Spare a thought for the rich and famous

PERHAPS, JUST for a few days, it is time to lay off celebrities. All year, their behaviour has made us wince, rage and laugh as they have strutted across newspapers, television screens and the steps of the High Court. Surely at this time of goodwill they should be allowed to be humble, private and human, like the rest of us.

On the other hand, what the hell. Most of them are so dysfunctional, they have forgotten what privacy is. So let us raise the veil one more time and reveal precisely what our most revered public figures will be doing over the festive season.

For many politicians, of course, these few days are a traumatic, stressful time. With no excuses to nip off to a discreet flat in St John's Wood for a brisk late-night briefing with a research assistant, with no exciting press conferences or appearances on the Today programme, they are left simply to be themselves.

Tetchily they re-introduce themselves to their families, playing party games with a frantic, wild-eyed joviality. By next Monday or Tuesday, they will be forced to recognise that they have forgotten how to be themselves. A crisis will be manufactured - leadership, new scandal, London mayor; you know how it is, darling - and they will be on their way back to St John's Wood.

But some politicians will be engaging in more useful holiday projects. Peter Mandelson, for example, has checked his new best friend, Bobby, the golden retriever, into the SIT! Clinic, where it is hoped that Bobby's recent off-message behaviour will be cured by the clinic's strict yet friendly social indoctrination training programmes. With the help of a special pager collar, he will soon understand basic commands - "Wag tail!", "Lick face!", "Act zany for the cameras!" - from his master.

Meanwhile, celebrities who find fame a burdensome chore will be seeking inner peace. Those closest to Mohamed al Fayed have known for some time that their employer acts the vulgar potentate only because the tabloids expect it.
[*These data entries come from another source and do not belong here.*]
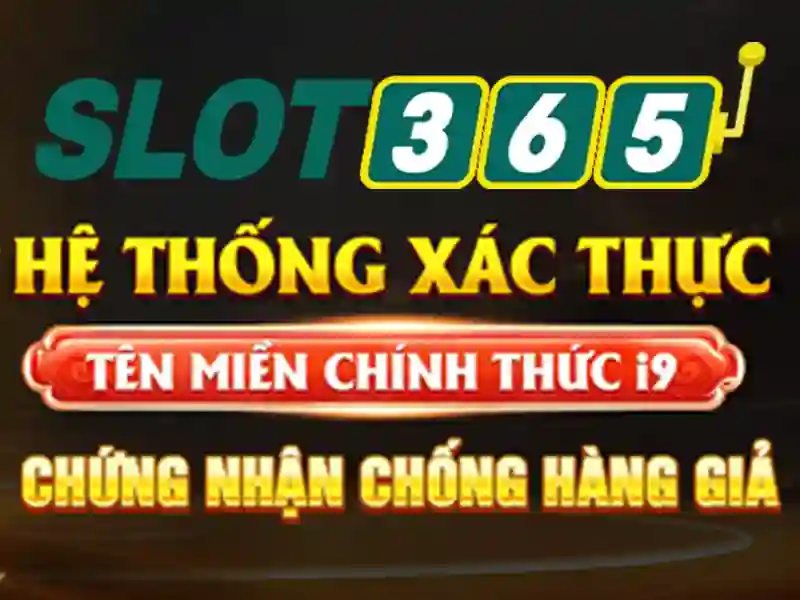 Slot365 rút tiền – tổng quan chủ đề và giá trị cốt lõi Slot365 rút tiền – tổng quan chủ đề và giá trị cốt lõi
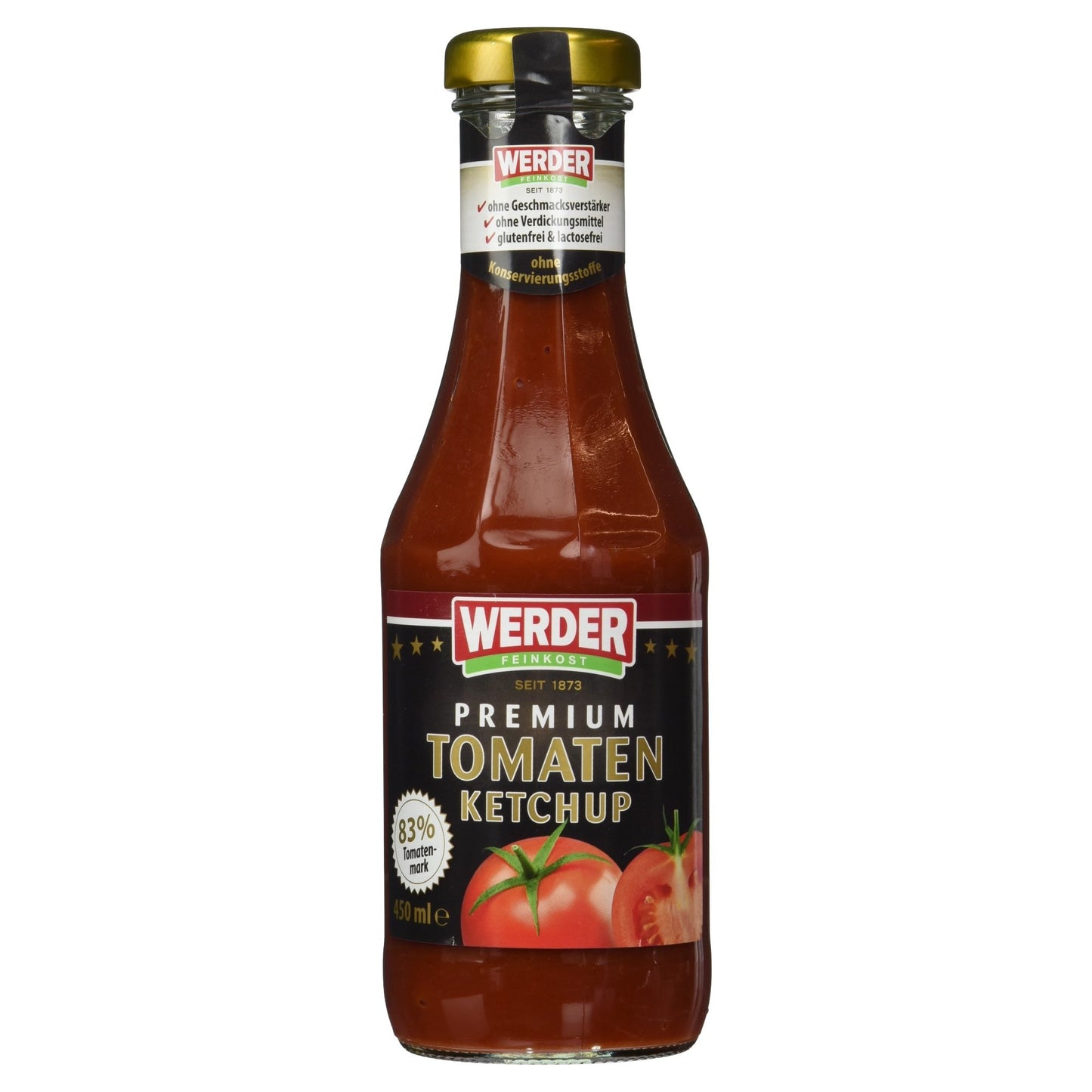 products/000000000807773004.jpg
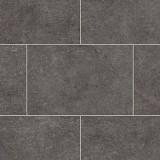 Tile SINDON Gray Vinyl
Essentially a brooding introvert, Mr Fayed has hired out the Millennium Dome's Spirit Zone, where he will retire with a few humble security guards for a period of silence and fasting.

Meekness of that kind is surprisingly prevalent among public figures. Chris Tarrant is so mortified by his part in the weekly celebration of greed and vulgarity that is Who Wants To Be A Millionaire? that he will be spending Christmas Day in London's soup kitchens - an option so popular that, in some hostels, the unfortunate homeless may be outnumbered by caring celebrities.

The great writer Howard Jacobson will be ladling soup, AA Gill has told his family that this year he has a "higher calling" and the country's leading communist, Julie Burchill, the Diana of Brighton, will be moving among the common people, dispensing warmth and kindness.

It will be a more memorable Christmas for others. Neil Hamilton, Jeffrey Archer and Jonathan Aitken are on an aversion therapy course, during which anything less than the whole truth will be punished by a sharp, painful shock - or, in the case of Aitken, the lack of a sharp, painful shock.

Later in the season, the comic novelist Joseph Connolly will do something he has not done for years: shave. Owner of a beard so enormous that Hampstead fire officers have declared it an official fire hazard during the dry season, Connolly has promised to reveal his face if not invited to the Dome on New Year's Eve. Charlie Dimmock and a task force of topiarists are standing by for their toughest assignment to date.

Bear these people in mind as you settle down tomorrow in domestic contentment. They have given much over the past year and deserve your thoughts and sympathy as you all enjoy, I hope, a very happy Christmas.